The medical evidence did not support the charge. The finding of the magistrate that the hymen was broken thus proving penetration was not founded on sound evidence. The report produced by the clinical officer did not establish when the hymen was broken. Was it during the material period between 1st to 23rd January 2013 or at any other time? It was not enough for the complainant to testify that she and the appellant engaged in sexual intercourse during the material period.
Assuming that age had been proved and that medical evidence was lacking, this court would have considered reversing the finding of the trial court and convicting the appellant with a lesser offence of indecent act with a child contrary to section 11(1) of the Act.
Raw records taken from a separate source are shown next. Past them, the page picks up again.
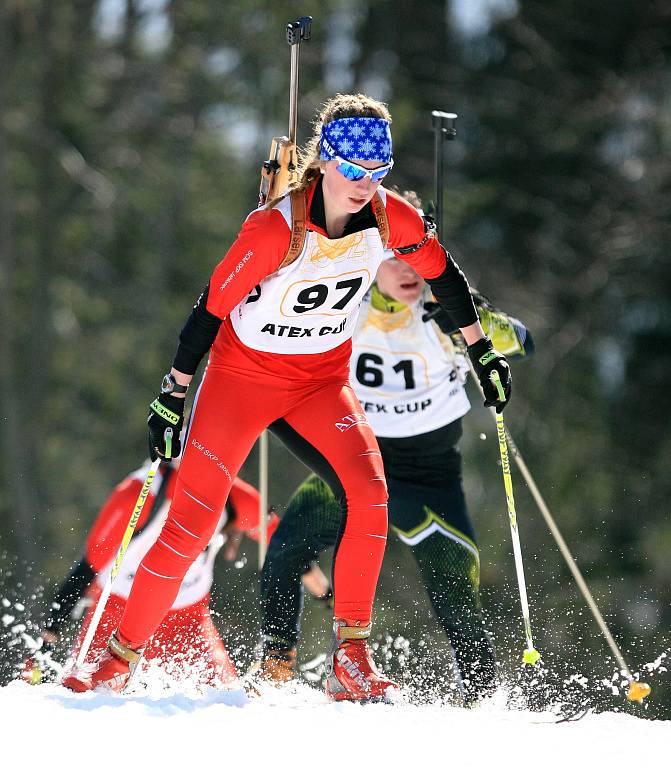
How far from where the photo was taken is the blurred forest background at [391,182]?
17.8 meters

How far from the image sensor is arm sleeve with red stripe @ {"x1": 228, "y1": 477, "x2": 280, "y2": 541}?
6266 mm

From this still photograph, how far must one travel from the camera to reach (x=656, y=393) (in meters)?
18.3

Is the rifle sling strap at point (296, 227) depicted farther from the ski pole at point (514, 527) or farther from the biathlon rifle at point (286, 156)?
the ski pole at point (514, 527)

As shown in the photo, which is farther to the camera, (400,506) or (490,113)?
(490,113)

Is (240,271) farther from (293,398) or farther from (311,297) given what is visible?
(293,398)

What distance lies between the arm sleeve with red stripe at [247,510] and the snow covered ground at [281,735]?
6.28 feet

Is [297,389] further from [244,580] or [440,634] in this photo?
[244,580]

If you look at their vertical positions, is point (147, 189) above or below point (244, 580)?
above

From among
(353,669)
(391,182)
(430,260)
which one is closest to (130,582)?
(353,669)

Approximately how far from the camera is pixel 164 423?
4516mm

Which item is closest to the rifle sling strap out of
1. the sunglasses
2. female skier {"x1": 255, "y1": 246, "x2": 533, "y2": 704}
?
the sunglasses

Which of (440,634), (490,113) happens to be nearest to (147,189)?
(490,113)

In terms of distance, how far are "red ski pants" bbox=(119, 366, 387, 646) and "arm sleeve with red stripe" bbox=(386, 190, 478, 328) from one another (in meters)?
0.56

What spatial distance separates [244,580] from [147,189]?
928 cm
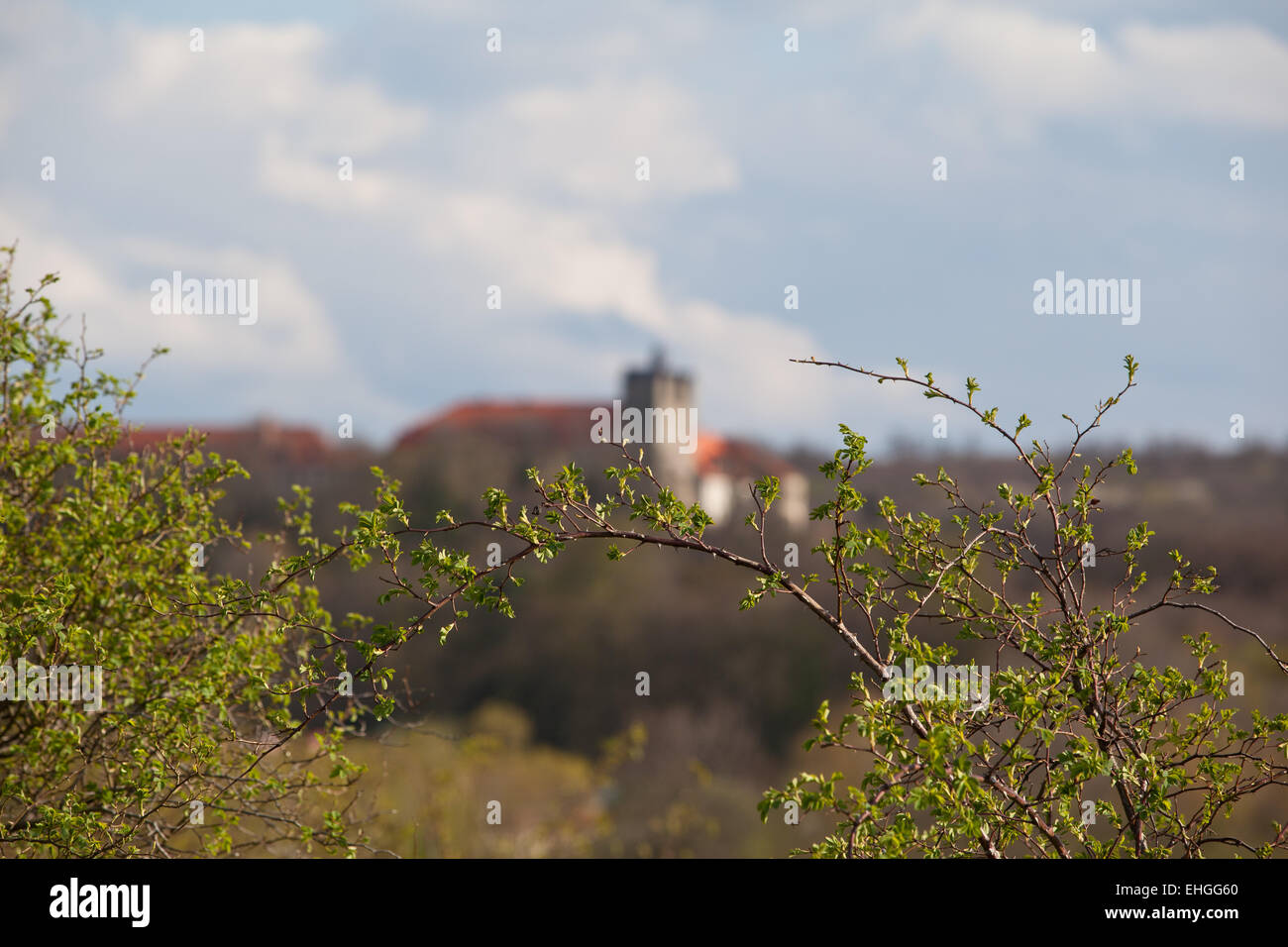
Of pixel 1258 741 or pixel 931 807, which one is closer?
pixel 931 807

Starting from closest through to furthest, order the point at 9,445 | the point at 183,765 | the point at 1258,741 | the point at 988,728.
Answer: the point at 988,728 → the point at 1258,741 → the point at 183,765 → the point at 9,445

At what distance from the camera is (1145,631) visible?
36219 millimetres

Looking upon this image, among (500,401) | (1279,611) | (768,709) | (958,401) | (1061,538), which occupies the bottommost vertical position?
(768,709)

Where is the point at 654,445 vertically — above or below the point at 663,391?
below

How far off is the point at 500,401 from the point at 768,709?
51107mm

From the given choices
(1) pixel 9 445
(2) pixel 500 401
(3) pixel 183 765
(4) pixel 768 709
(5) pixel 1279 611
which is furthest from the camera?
(2) pixel 500 401

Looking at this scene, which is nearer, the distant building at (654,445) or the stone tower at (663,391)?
the distant building at (654,445)

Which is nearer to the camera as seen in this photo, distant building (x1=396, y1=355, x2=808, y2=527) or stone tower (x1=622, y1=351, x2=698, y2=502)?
distant building (x1=396, y1=355, x2=808, y2=527)


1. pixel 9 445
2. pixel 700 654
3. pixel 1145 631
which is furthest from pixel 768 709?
pixel 9 445

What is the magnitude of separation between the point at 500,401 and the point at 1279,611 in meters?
61.2

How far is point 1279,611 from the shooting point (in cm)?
4631

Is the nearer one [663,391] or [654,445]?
[654,445]

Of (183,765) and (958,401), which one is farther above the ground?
(958,401)
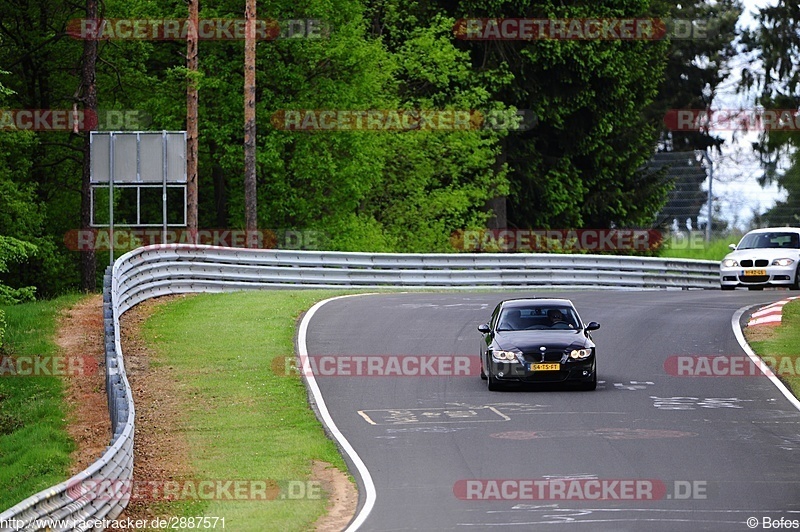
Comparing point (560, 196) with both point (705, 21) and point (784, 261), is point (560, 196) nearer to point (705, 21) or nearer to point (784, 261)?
point (784, 261)

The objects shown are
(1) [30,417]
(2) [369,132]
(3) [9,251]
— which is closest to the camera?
(1) [30,417]

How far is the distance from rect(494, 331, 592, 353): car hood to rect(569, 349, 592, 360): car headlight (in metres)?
0.08

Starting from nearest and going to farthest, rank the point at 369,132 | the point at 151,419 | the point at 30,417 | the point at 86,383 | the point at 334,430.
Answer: the point at 334,430
the point at 151,419
the point at 30,417
the point at 86,383
the point at 369,132

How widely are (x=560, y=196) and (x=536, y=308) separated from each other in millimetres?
30435

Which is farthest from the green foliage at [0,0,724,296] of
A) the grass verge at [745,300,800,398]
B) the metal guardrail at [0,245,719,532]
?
the grass verge at [745,300,800,398]

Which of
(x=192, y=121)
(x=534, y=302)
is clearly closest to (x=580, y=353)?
(x=534, y=302)

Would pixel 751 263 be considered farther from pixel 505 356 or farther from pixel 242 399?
pixel 242 399

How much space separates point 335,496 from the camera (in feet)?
51.6

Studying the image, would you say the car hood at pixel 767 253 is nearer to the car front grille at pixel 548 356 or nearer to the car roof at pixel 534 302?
the car roof at pixel 534 302

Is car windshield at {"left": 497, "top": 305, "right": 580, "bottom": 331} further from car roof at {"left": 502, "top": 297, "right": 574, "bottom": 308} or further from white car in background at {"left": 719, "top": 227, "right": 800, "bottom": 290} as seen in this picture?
white car in background at {"left": 719, "top": 227, "right": 800, "bottom": 290}

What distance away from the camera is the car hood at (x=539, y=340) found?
21.6m

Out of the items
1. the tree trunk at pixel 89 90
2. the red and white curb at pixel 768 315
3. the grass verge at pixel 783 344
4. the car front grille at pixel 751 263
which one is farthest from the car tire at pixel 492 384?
the tree trunk at pixel 89 90

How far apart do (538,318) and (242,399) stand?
5.05 metres

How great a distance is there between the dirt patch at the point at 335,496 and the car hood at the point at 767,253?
2114 centimetres
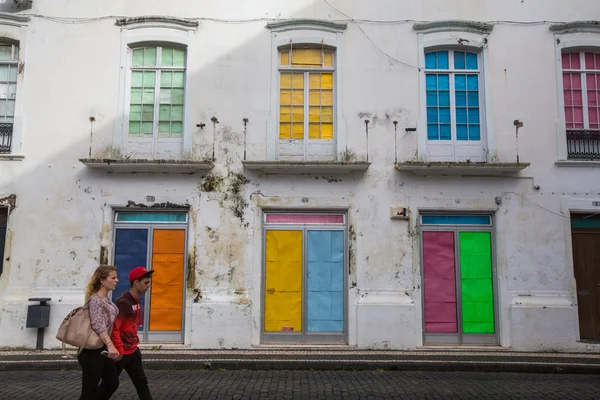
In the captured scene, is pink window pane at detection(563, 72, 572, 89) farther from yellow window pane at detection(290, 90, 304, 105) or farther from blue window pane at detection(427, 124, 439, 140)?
yellow window pane at detection(290, 90, 304, 105)

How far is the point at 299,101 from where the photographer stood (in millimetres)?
11453

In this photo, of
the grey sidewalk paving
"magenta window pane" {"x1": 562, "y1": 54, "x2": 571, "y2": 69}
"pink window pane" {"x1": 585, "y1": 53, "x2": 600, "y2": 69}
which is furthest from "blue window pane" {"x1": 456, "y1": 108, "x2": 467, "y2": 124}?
the grey sidewalk paving

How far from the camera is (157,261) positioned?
10.9m

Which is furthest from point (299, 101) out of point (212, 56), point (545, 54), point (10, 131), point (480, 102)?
point (10, 131)

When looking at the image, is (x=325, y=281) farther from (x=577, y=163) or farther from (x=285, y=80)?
(x=577, y=163)

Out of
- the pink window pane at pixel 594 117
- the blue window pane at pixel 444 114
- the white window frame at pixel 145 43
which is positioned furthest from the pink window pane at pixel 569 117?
the white window frame at pixel 145 43

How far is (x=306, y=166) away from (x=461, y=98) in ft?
12.6

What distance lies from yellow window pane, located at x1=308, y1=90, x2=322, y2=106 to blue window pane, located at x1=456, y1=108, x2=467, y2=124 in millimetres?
3049

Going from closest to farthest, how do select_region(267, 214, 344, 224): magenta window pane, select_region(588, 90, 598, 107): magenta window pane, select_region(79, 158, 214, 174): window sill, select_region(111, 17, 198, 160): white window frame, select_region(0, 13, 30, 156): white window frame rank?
select_region(79, 158, 214, 174): window sill → select_region(267, 214, 344, 224): magenta window pane → select_region(111, 17, 198, 160): white window frame → select_region(0, 13, 30, 156): white window frame → select_region(588, 90, 598, 107): magenta window pane

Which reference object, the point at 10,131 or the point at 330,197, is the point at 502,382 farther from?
the point at 10,131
However, this is not tenable in the circumstances since the prosecution in a charge under section 11(1) of the Act are required to prove that the complainant was a child which they failed to do in this case.
The prosecution did not apply for a retrial in this case. The appellant was convicted about 1½ years ago. If retrial is ordered, the prosecution may not be able to obtain accurate age assessment due to lapse of time. Coupled with the inconclusive medical evidence, retrial in this case may not serve the interest of justice. It is also likely to cause prejudice to the appellant in a fresh trial.
I agree with the State that the conviction cannot stand in the absence of evidence of age assessment and positive medical evidence. For the foregoing reasons, I find the conviction unsafe and quash it accordingly. The sentence is hereby set aside. The appeal therefore allowed.
DELIVERED, SIGNED AND DATED AT EMBU THIS 18TH DAY OF DECEMBER 2014.